Ancien gouverneur du Kasaï-Occidental, aujourd’hui Kasaï Central après le démembrement de provinces, Alex Kande Mupompa Mule Nshingu wa mua Kalombo vient de voir les sanctions, prises en mai 2017 contre sa personne, levées par l’Union européenne. Il en est de même du professeur Evariste Boshab. Ainsi en a décidé tout récemment un Tribunal de l’UE statuant au nom de ces 27 Etats membres. Cette levée de sanctions vient après que Kalev Mutond et Ramazani Shadary, deux figures de proue du régime Kabila, aient été extraites en juin 2023 de la liste noire de l’UE.

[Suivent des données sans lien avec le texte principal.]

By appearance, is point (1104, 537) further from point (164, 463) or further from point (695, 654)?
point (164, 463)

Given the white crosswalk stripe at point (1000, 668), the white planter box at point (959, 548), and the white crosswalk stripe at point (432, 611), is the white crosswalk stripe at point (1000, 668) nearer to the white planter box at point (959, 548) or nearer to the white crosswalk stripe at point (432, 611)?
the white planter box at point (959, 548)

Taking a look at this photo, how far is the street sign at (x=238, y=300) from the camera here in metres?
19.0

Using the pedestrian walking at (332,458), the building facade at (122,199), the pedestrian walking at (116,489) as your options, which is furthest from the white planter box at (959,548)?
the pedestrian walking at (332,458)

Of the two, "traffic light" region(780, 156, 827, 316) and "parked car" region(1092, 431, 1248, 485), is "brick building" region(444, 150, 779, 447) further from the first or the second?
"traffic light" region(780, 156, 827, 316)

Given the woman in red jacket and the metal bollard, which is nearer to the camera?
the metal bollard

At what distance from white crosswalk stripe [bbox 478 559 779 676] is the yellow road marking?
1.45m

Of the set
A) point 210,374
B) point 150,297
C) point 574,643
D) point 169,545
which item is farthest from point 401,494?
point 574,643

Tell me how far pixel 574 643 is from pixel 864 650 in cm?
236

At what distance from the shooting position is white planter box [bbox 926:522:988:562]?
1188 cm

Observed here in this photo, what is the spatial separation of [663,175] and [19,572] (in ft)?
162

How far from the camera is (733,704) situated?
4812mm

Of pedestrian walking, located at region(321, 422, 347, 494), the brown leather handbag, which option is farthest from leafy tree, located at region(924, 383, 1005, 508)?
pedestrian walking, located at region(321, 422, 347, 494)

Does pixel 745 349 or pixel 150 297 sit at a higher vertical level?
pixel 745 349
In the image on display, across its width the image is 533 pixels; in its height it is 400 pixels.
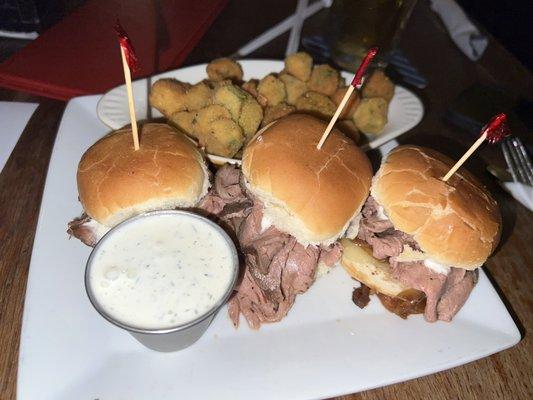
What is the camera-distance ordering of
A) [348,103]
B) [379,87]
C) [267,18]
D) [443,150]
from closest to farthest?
[348,103] → [379,87] → [443,150] → [267,18]

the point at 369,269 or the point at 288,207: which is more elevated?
the point at 288,207

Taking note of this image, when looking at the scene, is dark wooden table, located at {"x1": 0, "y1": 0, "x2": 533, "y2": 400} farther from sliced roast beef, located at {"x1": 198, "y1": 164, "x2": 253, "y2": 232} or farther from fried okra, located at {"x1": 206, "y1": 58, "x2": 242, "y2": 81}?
sliced roast beef, located at {"x1": 198, "y1": 164, "x2": 253, "y2": 232}

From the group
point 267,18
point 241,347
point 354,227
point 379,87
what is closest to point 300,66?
point 379,87

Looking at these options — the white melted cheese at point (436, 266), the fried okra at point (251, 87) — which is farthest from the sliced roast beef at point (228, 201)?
the white melted cheese at point (436, 266)

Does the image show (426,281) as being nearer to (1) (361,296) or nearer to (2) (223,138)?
(1) (361,296)

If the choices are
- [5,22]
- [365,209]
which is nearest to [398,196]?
[365,209]

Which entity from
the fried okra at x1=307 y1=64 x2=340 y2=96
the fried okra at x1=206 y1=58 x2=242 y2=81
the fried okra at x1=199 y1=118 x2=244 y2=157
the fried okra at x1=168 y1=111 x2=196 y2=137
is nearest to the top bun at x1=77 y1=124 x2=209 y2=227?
the fried okra at x1=199 y1=118 x2=244 y2=157
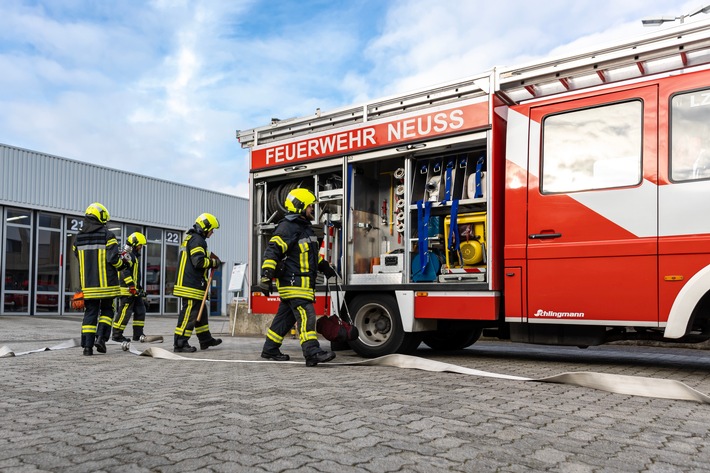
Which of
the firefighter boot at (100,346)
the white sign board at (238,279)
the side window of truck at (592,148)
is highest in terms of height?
the side window of truck at (592,148)

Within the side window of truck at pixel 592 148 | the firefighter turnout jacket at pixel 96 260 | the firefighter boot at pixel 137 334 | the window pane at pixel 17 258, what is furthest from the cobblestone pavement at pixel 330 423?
the window pane at pixel 17 258

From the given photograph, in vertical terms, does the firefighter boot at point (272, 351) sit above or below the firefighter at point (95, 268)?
below

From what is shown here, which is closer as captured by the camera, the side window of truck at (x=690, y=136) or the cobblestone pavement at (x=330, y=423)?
the cobblestone pavement at (x=330, y=423)

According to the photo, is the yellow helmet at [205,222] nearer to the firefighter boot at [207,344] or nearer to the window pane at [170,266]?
the firefighter boot at [207,344]

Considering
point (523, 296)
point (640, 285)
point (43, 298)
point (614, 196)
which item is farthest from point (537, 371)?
point (43, 298)

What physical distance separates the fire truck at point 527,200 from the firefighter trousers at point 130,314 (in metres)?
2.61

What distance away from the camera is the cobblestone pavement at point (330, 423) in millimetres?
2974

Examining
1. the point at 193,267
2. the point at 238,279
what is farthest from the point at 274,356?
the point at 238,279

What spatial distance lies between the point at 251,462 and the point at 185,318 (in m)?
5.84

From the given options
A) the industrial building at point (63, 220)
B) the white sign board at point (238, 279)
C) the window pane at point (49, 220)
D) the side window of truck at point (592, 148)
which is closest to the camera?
the side window of truck at point (592, 148)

Sous sanctions de l’Union européenne (UE) depuis fin mai 2017 en raison jadis de leur responsabilité dans les violences et l’impasse politique connues en son temps au Congo, Ramazani Shadary et Kalev Mutondo, deux personnalités de premier plan du pouvoir sous le régime Kabila, ont été extraites le 20 juin 2023, soit six ans après, de la liste noire par les ministres des Affaires étrangères de la communauté. Ceci au motif que les éléments présentés pour les sanctionner ne constituaient pas un faisceau d’indices suffisamment concrets, précis et concordants pour établir la réalité des faits. Dès lors, le maintien des sanctions à l’endroit d’Alex Kande, ancien gouverneur du Kasai Central, sans autorité sur l’armée, la police et les services de sécurité, sans aucune action judiciaire intentée à son encontre, non cité dans le procès du meurtre des deux experts des Nations unies, restait donc arbitraire. Il n’était pas moins l’otage de quelques fonctionnaires européens vraisemblablement manipulés.

AU COMMENCEMENT

En effet, avec les manœuvres entreprises jadis par le président Joseph Kabila pour briguer un troisième mandat en dépit de l’interdiction que lui en faisait la Constitution, la RDC avait connu des violences sur fond des graves violations des droits de l’homme, notamment lors des manifestations de l’opposition. Il s’en était suivi une impasse politique qui conduisit au Dialogue politique sanctionné fin décembre 2016 par un accord consacrant officiellement le glissement de deux ans du mandat présidentiel. Dans la foulée, les provinces du centre du pays, les Kasaï, expérimentèrent le phénomène «Kamuina Nsapu» lié à des miliciens répondant d’un chef coutumier du même nom basé dans le territoire de Dibaya, au Kasai Central. De Dibaya comme épicentre, les violences dues à ces miliciens se diffusèrent dans toute la région du Kasaï, embrasant ainsi les cinq provinces qui la constituent. Selon l’ONU, ces violences firent 1,2 million de déplacés et 400 morts. Engagés dans une enquête sur ce phénomène au Kasaï Central, son centre de rayonnement, deux experts de l’ONU, en l’occurrence Zaïda Catalan et Michael Charp, furent sauvagement assassinés. Leurs têtes furent même exhibées en trophées.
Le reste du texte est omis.